Data extract –
- - -
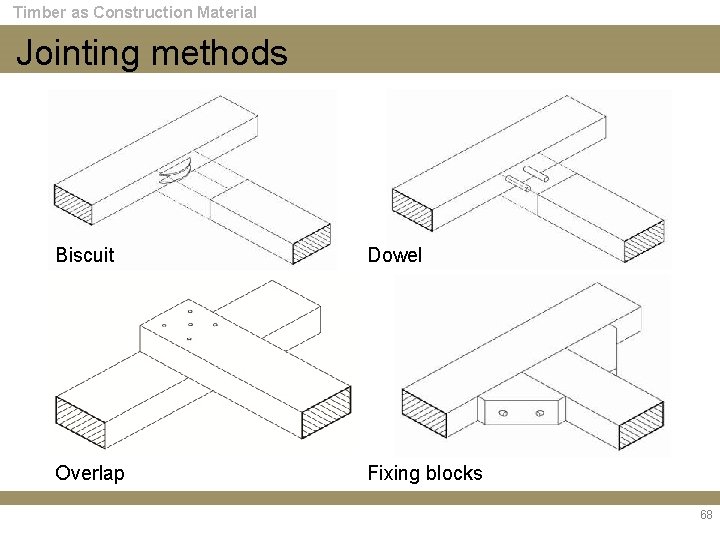 Timber as Construction Material

Jointing methods

Biscuit

Dowel

Overlap

Fixing blocks

68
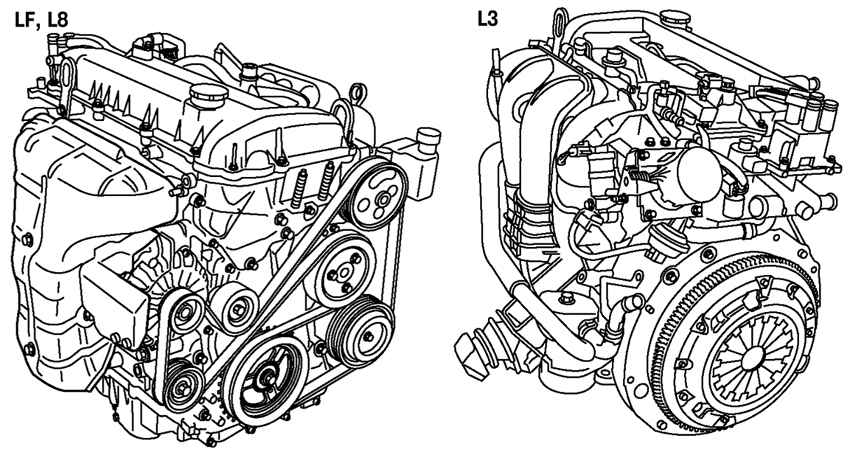 LF, L8

L3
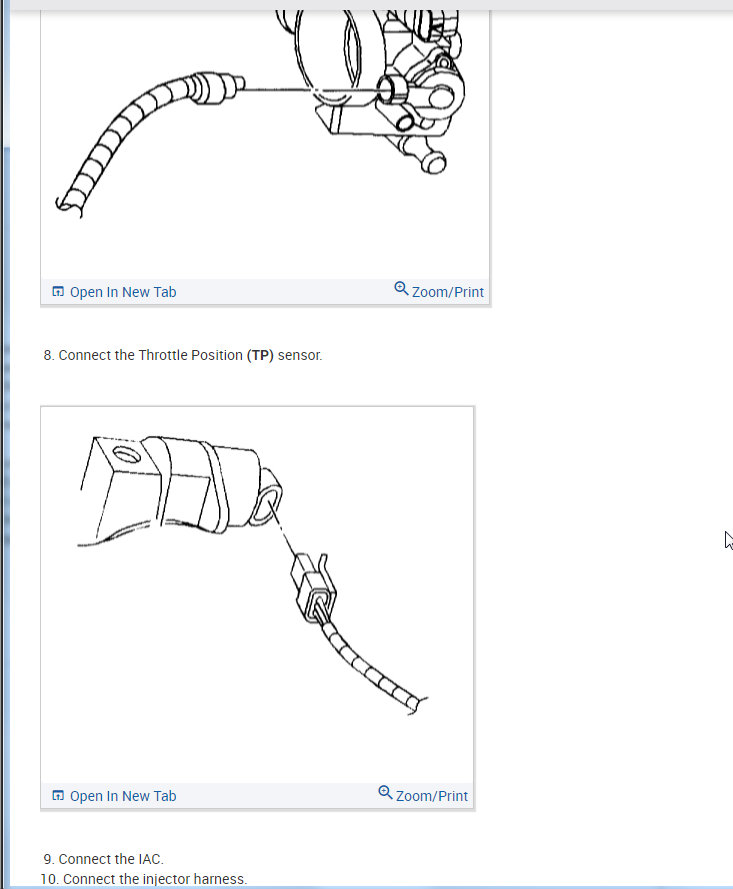 Open In New Tab
Zoom/Print

8. Connect the Throttle Position (TP) sensor.

Open In New Tab
Zoom/Print

9. Connect the IAC.
10. Connect the injector harness.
- - -
Task requirements –
Each line of the entries above that includes the string "Connect" should be copied out.

Problem solution –
8. Connect the Throttle Position (TP) sensor.
9. Connect the IAC.
10. Connect the injector harness.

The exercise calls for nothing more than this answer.